● **EXERCISE DESCRIPTION**:
Copy out everything in the material from the line containing "Among the items" down to the end of the material, keeping both ends and reproducing each line word for word. Leave the pictures out of your answer.

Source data
* START *
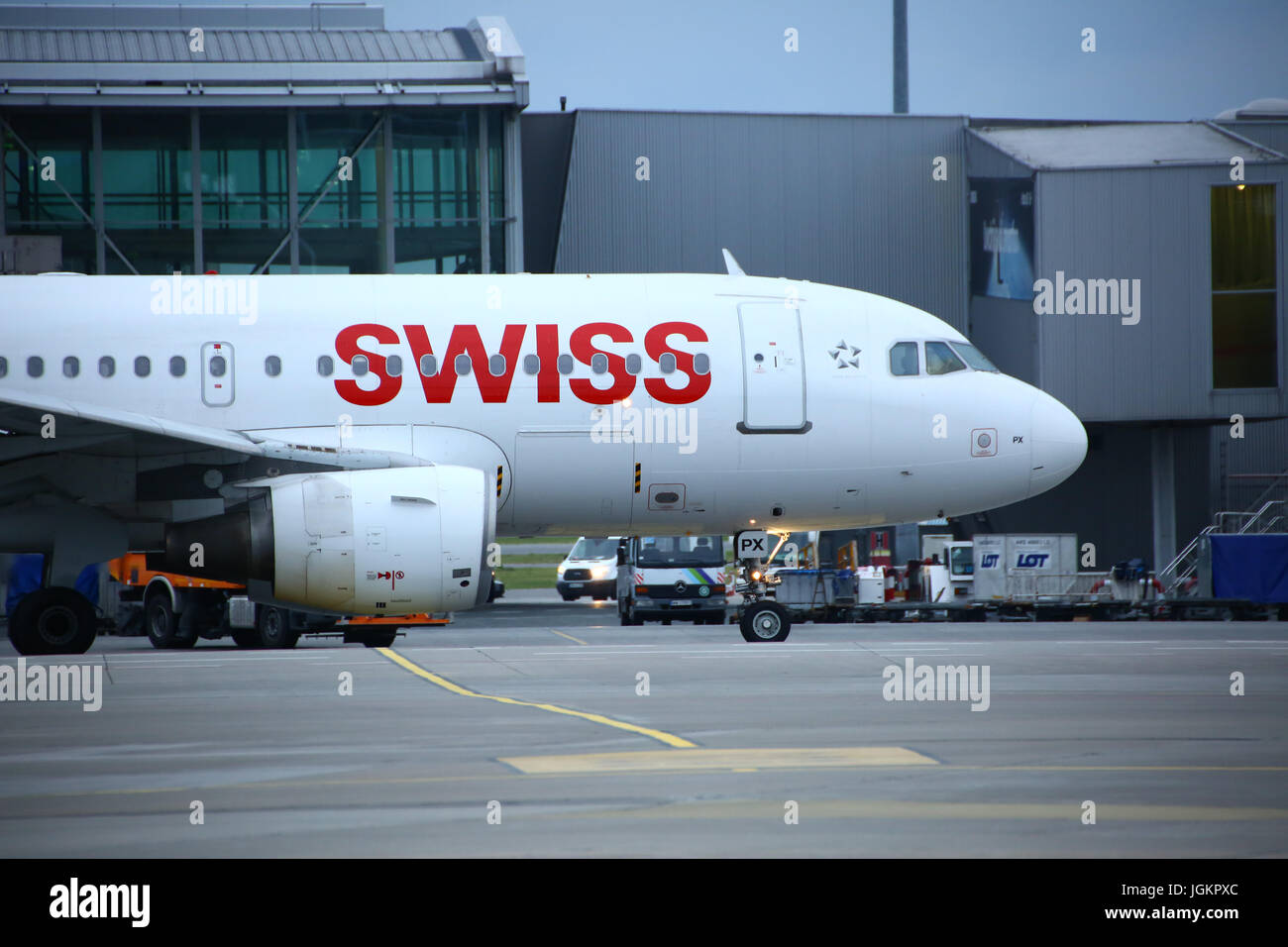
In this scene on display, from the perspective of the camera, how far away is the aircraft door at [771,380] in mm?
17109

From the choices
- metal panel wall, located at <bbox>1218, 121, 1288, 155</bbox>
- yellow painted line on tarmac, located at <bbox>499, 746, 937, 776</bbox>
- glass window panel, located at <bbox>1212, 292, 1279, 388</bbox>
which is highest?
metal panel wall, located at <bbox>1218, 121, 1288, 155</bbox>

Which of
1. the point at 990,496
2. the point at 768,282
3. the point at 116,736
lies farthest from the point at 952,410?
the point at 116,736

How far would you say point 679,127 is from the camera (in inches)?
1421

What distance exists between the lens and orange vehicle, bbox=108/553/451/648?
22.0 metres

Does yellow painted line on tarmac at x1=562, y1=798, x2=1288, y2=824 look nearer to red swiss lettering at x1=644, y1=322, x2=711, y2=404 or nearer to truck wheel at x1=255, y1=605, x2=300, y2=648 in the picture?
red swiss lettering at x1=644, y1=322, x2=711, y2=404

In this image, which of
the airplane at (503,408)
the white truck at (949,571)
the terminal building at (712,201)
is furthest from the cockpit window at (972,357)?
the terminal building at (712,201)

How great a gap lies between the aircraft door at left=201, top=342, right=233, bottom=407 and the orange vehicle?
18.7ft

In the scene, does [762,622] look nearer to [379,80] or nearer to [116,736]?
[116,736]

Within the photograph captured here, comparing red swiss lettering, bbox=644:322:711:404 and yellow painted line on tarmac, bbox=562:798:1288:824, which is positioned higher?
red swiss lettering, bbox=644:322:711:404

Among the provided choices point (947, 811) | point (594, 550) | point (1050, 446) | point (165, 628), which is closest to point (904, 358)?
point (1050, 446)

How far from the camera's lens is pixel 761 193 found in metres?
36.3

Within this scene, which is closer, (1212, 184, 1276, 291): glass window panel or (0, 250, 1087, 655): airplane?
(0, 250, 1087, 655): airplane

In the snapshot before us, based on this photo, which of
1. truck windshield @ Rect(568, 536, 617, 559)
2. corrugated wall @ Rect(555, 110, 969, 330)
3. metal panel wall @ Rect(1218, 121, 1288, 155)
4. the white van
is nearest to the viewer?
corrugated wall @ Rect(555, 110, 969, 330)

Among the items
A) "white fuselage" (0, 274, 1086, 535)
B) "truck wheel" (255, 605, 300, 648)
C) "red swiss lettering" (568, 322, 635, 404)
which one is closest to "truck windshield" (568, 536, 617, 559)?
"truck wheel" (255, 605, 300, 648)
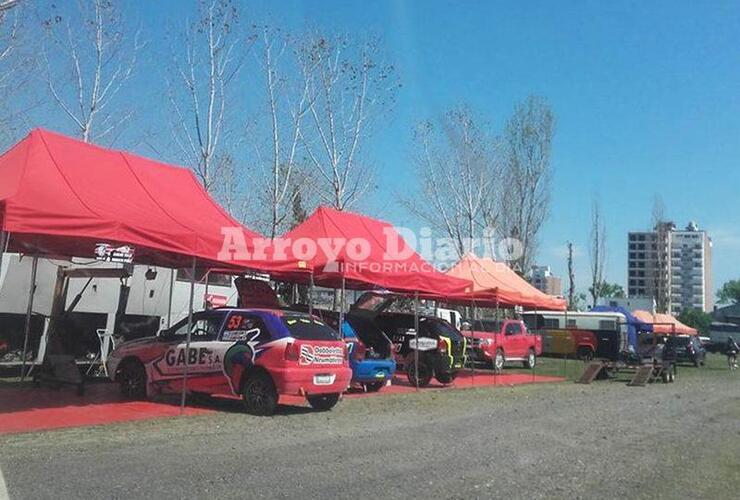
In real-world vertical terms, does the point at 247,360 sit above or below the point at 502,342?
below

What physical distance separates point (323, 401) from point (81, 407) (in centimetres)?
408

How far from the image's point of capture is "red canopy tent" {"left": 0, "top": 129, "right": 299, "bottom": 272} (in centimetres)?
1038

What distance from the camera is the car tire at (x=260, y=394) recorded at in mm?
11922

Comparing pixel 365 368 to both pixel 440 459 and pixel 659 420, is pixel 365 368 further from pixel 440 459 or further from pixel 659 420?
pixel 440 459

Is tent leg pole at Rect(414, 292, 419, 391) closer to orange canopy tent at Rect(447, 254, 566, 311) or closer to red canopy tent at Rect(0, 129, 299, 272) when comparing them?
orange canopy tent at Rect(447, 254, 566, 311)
* END *
● **CORRECT RESULT**:
Among the items
A) "white fuselage" (0, 274, 1086, 535)
B) "truck wheel" (255, 605, 300, 648)
C) "red swiss lettering" (568, 322, 635, 404)
which one is closest to "truck windshield" (568, 536, 617, 559)?
"truck wheel" (255, 605, 300, 648)
In real-world vertical terms, does the point at 247,360 sit above or below the point at 502,342?
below

What physical distance separates point (323, 401) from point (81, 407) (in centimetres)?
408

How far from the image's point of capture is "red canopy tent" {"left": 0, "top": 129, "right": 299, "bottom": 272} (in centimetres)?
1038

What distance from the camera is the car tire at (x=260, y=394) recorded at in mm?
11922

Comparing pixel 365 368 to both pixel 440 459 and pixel 659 420, is pixel 365 368 further from pixel 440 459 or further from pixel 659 420?
pixel 440 459

Is tent leg pole at Rect(414, 292, 419, 391) closer to orange canopy tent at Rect(447, 254, 566, 311) or closer to red canopy tent at Rect(0, 129, 299, 272) when comparing them?
orange canopy tent at Rect(447, 254, 566, 311)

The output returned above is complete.